§ **Tarefa 1**: Segundo o texto sobre a Guerra da Argélia, em que data teve início o domínio francês na região?
§ **Tarefa 2**: Prossiga o texto sobre a Guerra da Argélia a partir da última frase apresentada.

§ **Trecho da fonte**:
>>>>

"Rive Gauche" passa o dia-a-dia de Paris e da França, com estilo leve, distraindo e levando o leitor à um passeio pela Cidade Luz e seus arredores. Nasceu como uma coluna dominical publicada no Jornal do Brasil e depois migrou para dois sites com atualizações semanais, o www.investimentosenoticias.com.br e o www.annaramalho.com.br e, além disso, conta com atualizações neste blog e no Facebook.
quinta-feira, 31 de outubro de 2013
Há 59 anos começava a Guerra da Argélia
Há 59 anos, no dia 31 de outubro de 1954, começava a guerra pela independência na Argélia que lutaria contra as tropas de ocupação da França por sete anos e que causaria a morte de mais de 260 mil pessoas.
Os primeiros disparos foram ouvidos na noite de 31 de outubro para 1º de novembro de 1954. Jovens argelinos, integrantes da até então desconhecida FLN (Frente de Libertação Nacional), iniciavam assim a luta para acabar com o domínio francês, que começara através da invasão do norte da África em 5 de julho de 1830, consolidando-se nos 17 anos seguintes. Num panfleto, os rebeldes conclamavam à criação de um Estado independente na Argélia, cujo sistema social deveria ser uma mescla de social-democracia e islamismo e que garantisse também direitos iguais a todos os cidadãos.
Sempre existira insatisfação popular quanto ao domínio francês na Argélia, pois uma minoria europeia imperava sobre a maioria do povo argelino, constituído de árabes e berberes. No correr dos anos, os franceses começaram a tratar a colônia norte-africana como se fosse uma parte do território da França e os argelinos, como estrangeiros no próprio país. Foram feitas inúmeras tentativas de impor a igualdade de direitos entre europeus e muçulmanos, mas sempre sem êxito duradouro.

<<<<

§ **Trechos dos itens**:
>>>>

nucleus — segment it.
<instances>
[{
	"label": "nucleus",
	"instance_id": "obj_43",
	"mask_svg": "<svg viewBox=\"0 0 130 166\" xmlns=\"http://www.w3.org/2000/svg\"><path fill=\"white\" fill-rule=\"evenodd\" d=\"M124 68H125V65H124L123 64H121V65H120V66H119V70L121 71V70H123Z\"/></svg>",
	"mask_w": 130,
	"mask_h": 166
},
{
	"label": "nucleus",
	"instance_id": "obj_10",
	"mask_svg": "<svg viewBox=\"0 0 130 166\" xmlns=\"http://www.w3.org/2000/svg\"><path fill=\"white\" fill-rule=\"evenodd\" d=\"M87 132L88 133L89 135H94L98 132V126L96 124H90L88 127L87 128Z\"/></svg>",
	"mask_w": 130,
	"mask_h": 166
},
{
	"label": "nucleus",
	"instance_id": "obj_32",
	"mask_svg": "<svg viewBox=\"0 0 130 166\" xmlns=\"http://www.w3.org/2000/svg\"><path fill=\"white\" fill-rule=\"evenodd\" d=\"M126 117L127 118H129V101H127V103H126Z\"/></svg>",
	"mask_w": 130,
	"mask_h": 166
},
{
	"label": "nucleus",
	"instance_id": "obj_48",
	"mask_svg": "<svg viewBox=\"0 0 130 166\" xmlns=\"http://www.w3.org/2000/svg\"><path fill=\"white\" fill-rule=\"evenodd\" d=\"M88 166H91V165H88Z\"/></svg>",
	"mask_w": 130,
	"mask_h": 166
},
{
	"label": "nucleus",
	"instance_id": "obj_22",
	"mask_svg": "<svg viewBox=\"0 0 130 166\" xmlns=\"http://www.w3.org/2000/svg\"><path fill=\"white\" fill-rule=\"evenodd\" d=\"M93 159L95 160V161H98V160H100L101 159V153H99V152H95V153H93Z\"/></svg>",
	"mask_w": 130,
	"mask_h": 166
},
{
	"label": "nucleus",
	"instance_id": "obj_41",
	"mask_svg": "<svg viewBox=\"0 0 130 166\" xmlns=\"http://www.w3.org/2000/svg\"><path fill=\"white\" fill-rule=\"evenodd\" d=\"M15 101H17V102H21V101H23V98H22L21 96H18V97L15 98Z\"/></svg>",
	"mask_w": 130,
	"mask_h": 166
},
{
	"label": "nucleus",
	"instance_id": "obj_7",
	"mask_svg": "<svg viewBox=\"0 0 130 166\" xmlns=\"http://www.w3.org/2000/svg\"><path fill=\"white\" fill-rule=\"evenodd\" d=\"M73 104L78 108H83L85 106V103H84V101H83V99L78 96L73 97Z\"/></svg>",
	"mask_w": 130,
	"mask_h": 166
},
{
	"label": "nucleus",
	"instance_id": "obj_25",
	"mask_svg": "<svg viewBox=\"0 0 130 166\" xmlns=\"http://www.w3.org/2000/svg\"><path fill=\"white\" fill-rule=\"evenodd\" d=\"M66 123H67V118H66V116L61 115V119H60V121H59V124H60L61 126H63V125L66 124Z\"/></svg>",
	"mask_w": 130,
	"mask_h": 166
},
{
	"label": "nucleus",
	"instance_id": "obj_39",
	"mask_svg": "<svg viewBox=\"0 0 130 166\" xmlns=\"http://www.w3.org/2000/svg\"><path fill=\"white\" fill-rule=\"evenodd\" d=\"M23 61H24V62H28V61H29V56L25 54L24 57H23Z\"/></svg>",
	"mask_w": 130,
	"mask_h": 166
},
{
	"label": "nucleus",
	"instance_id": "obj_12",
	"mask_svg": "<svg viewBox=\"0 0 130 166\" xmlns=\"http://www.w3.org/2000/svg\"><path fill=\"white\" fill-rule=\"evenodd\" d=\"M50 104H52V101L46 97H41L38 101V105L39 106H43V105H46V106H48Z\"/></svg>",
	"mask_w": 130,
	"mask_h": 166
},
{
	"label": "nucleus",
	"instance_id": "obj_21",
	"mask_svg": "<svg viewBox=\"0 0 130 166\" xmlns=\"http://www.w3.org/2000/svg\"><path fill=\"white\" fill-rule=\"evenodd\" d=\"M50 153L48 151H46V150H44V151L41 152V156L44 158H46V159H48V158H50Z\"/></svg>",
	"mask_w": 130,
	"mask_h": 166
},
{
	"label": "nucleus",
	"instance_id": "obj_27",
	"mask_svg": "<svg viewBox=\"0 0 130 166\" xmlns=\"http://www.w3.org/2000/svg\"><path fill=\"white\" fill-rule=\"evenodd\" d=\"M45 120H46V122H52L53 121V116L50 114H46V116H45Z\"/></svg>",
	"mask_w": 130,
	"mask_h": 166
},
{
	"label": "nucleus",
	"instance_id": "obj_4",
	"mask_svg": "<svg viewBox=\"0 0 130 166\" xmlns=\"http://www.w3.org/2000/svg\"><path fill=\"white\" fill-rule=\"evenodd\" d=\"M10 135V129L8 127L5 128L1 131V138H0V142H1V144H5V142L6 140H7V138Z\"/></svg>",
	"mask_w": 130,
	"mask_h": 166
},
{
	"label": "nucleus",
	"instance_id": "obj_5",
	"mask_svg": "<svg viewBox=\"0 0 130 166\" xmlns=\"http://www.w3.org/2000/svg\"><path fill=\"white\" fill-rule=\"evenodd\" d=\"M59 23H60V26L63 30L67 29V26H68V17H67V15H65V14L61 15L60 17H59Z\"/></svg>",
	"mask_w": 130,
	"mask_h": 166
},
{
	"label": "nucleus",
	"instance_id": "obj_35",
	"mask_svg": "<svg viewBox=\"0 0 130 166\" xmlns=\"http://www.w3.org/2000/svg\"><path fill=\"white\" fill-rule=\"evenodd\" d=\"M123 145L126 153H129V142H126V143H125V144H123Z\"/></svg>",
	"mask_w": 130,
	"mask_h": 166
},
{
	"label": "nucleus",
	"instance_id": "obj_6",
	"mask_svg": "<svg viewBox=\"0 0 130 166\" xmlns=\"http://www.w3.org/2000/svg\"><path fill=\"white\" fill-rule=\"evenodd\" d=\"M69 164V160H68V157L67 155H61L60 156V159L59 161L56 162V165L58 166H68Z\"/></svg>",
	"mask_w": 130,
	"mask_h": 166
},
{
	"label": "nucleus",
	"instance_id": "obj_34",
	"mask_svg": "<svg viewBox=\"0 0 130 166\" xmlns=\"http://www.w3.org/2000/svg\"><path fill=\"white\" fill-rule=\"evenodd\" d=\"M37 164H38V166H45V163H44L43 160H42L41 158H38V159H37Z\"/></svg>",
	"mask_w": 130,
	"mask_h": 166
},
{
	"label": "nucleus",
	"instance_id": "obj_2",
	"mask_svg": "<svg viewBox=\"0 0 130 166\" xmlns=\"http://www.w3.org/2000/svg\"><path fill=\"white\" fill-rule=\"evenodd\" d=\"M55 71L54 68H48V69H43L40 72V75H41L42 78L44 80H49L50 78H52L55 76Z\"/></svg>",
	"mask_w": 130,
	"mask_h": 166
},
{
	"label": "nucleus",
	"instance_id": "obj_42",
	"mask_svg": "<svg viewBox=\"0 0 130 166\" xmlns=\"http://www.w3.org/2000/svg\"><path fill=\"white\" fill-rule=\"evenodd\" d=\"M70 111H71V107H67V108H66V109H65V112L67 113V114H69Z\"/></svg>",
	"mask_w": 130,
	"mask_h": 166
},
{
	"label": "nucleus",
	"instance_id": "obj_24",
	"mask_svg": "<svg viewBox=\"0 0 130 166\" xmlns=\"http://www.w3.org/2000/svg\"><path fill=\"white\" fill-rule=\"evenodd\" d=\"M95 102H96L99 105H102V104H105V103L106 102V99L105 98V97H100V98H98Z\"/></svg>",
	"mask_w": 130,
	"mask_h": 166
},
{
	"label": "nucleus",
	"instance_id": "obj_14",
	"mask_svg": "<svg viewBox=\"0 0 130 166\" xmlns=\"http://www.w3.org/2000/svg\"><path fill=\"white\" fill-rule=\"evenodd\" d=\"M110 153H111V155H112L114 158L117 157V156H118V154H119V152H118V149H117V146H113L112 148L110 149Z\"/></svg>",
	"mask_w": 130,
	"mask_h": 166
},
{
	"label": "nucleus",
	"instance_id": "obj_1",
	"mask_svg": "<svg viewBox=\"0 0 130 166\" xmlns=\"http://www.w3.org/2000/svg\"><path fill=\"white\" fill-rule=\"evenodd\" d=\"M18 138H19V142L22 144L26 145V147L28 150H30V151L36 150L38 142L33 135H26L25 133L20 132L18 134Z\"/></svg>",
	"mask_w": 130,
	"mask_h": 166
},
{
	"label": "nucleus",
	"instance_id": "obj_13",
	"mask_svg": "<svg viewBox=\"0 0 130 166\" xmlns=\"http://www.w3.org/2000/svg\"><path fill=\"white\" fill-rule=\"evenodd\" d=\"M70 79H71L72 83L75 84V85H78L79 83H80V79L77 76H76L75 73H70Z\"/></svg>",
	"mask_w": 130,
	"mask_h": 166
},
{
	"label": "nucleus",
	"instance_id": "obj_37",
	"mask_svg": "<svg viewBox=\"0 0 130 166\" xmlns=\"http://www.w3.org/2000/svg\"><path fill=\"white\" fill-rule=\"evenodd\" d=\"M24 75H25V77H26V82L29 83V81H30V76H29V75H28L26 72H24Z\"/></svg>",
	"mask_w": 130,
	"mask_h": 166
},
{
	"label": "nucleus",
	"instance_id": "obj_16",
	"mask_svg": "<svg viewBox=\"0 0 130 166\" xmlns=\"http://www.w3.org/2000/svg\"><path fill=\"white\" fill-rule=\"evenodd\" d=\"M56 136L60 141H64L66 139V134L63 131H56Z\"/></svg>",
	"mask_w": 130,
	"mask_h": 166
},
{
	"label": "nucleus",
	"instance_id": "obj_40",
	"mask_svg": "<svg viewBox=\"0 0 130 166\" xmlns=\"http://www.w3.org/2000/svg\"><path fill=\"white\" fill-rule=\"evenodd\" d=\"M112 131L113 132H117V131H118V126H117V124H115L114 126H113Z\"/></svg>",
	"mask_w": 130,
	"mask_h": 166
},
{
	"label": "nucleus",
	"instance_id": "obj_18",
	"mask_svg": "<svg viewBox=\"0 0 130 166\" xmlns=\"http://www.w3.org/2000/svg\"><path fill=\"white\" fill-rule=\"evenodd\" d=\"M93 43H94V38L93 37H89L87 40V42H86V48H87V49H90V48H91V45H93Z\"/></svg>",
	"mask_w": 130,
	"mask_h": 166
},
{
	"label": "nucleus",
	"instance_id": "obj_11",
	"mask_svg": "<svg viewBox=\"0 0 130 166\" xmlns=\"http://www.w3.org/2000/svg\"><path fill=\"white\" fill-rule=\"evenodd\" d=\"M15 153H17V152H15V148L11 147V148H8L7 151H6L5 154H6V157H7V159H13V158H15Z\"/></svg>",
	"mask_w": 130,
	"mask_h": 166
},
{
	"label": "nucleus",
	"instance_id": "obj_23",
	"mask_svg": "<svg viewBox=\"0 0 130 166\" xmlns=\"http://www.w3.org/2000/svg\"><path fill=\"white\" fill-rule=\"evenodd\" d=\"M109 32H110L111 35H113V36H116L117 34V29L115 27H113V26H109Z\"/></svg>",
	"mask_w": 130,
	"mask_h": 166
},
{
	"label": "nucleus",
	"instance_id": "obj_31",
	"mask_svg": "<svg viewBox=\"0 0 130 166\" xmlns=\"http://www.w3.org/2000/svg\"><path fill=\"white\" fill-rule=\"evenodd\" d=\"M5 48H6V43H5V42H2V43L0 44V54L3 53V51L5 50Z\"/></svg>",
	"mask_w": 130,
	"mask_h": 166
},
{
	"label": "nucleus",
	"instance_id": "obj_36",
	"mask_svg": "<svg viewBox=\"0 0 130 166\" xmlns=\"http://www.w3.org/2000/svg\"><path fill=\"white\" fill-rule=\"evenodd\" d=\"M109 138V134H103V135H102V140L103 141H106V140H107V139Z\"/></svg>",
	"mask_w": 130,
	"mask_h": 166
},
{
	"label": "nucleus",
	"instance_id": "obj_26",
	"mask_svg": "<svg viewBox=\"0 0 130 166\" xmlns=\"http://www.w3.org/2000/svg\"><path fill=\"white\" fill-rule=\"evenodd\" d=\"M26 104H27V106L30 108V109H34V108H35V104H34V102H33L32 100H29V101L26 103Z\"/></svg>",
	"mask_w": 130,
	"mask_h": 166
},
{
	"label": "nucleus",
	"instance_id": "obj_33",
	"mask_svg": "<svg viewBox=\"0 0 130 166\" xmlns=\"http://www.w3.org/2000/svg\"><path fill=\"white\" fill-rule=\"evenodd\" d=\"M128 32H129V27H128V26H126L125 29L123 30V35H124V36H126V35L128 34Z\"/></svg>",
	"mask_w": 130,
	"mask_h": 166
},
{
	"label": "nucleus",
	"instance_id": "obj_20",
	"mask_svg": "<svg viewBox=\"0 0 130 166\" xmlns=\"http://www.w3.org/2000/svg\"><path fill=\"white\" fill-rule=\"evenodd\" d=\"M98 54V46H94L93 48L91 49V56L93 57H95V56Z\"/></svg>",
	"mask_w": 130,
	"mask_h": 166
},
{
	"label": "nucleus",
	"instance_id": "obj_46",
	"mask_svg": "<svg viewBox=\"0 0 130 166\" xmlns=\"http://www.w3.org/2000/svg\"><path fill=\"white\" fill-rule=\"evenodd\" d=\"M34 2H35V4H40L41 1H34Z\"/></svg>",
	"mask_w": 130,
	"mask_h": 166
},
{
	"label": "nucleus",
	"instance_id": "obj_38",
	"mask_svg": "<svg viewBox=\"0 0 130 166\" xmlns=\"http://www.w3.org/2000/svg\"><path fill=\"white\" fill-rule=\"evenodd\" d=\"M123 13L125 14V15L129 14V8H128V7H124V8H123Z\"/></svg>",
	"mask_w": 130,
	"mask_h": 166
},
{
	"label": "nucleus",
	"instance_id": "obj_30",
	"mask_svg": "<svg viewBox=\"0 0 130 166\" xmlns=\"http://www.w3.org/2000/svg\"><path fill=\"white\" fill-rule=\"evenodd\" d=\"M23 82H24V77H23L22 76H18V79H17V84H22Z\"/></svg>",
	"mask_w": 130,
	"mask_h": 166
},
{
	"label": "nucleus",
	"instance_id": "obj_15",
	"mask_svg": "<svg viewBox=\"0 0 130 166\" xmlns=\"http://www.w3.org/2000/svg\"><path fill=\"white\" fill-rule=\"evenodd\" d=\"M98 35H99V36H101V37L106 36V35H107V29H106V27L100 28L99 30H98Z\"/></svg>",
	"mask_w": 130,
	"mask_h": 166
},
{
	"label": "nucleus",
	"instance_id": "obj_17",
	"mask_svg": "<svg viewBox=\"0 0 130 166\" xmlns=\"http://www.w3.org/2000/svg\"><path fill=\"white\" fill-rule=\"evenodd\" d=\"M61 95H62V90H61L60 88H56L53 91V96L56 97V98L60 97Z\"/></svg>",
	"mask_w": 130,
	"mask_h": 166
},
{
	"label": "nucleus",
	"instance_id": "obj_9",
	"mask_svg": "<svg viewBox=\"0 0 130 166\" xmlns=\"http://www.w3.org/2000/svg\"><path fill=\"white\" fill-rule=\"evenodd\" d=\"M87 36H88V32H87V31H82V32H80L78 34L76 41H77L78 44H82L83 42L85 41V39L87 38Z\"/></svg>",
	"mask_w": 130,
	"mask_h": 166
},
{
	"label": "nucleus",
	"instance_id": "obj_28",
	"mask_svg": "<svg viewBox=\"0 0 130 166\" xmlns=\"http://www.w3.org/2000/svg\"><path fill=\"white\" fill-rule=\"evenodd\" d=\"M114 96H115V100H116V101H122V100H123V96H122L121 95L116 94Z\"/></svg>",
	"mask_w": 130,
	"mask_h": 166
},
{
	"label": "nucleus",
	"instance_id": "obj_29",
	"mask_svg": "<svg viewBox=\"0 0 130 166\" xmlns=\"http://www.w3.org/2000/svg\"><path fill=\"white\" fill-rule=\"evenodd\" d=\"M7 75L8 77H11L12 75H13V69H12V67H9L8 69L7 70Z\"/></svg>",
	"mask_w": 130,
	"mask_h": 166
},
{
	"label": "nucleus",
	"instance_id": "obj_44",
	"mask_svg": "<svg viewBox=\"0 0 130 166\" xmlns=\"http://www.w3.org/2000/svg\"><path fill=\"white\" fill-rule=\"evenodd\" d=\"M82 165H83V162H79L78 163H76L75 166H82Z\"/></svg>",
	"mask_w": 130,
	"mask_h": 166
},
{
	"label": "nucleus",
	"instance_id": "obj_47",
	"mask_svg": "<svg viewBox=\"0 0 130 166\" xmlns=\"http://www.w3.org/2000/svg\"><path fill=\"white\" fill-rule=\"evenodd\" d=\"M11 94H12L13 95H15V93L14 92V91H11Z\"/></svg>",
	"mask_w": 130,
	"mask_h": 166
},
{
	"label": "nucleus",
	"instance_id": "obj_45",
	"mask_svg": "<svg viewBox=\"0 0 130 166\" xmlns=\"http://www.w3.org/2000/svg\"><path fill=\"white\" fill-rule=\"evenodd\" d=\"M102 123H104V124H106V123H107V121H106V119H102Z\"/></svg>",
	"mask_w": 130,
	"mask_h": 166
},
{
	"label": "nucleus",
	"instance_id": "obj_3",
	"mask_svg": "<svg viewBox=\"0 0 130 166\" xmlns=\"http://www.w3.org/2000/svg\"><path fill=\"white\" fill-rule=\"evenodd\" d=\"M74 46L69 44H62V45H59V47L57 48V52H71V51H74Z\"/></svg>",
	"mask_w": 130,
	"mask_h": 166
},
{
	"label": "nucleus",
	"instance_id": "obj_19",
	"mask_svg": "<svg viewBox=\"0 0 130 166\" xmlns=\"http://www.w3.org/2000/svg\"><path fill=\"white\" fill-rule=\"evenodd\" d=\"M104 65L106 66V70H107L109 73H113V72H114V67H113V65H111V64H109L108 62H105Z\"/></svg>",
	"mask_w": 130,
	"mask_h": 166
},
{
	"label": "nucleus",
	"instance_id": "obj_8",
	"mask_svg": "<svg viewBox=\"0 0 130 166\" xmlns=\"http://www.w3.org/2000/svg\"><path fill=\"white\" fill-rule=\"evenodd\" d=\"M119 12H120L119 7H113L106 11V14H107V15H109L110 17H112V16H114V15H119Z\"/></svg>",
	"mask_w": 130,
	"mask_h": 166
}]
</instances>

<<<<

§ **Resposta esperada 1**: Em 5 de julho de 1830, com a invasão do norte da África.

§ **Resposta esperada 2**:
Por exemplo, no ano de 1947. A Assembleia Nacional, em Paris, aprovou um estatuto para a Argélia, no qual a colônia foi definida como "um grupo de províncias com caráter urbano, autonomia financeira e uma organização especial". O que isto significava, ficou claro na constituição do Parlamento argelino: divididos em dois grupos numericamente iguais, os 120 deputados representavam, de um lado, os 370 mil colonizadores europeus e os 60 mil argelinos assimilados e, do outro, a grande maioria de cerca de 1,3 milhão de árabes e berberes.
Concessões
Mas foram introduzidas também algumas concessões aos muçulmanos argelinos: eles podiam viajar à França em busca de trabalho e, lá, podiam professar livremente a sua religião. Além disto, foi permitido oficialmente o ensino do idioma árabe na Argélia.
O documento não conseguia ocultar que teria prosseguimento a discriminação da população da Argélia e isto ficava ainda mais claro no dia a dia argelino. A insatisfação crescia. Tanto mais quanto maior o número de países árabes a se livrarem do jugo dos europeus e a conquistarem sua independência nacional.
A resistência começou a aparecer paulatina e cautelosamente. Um primeiro sinal de alarme para os franceses ocorreu em 1950, com um assalto ao correio central de Oran, comandado por Ahmed Ben Bella. O líder rebelde argelino tinha servido no Exército francês durante a Segunda Guerra Mundial, como muitos dos seus compatriotas, tendo sido altamente condecorado pelas suas ações nos campos de batalha da Itália. Ben Bella transformou-se na figura símbolo da luta argelina de libertação e foi, posteriormente, o primeiro chefe de governo da Argélia independente.
Inicialmente, porém, a repressão francesa da rebelião ficava a cada dia mais cruel. Depois dos primeiros disparos de 31 de outubro de 1954, milhares de argelinos foram presos. A maioria deles nada tinha a ver com a FLN e sua luta. Os franceses continuaram cometendo os mesmos erros: as tentativas de concessões aos argelinos sempre foram muito modestas e vieram tarde demais.
Ódio
Mas todas as manifestações antifrancesas eram punidas com extremo rigor. Com isto, o ódio dos argelinos tornou-se sempre mais profundo, chegando ao auge quando o Exército francês na Argélia foi reforçado com 500 mil homens. Isto – e a pressão da FLN sobre muçulmanos hesitantes – consolidou a frente da rebelião.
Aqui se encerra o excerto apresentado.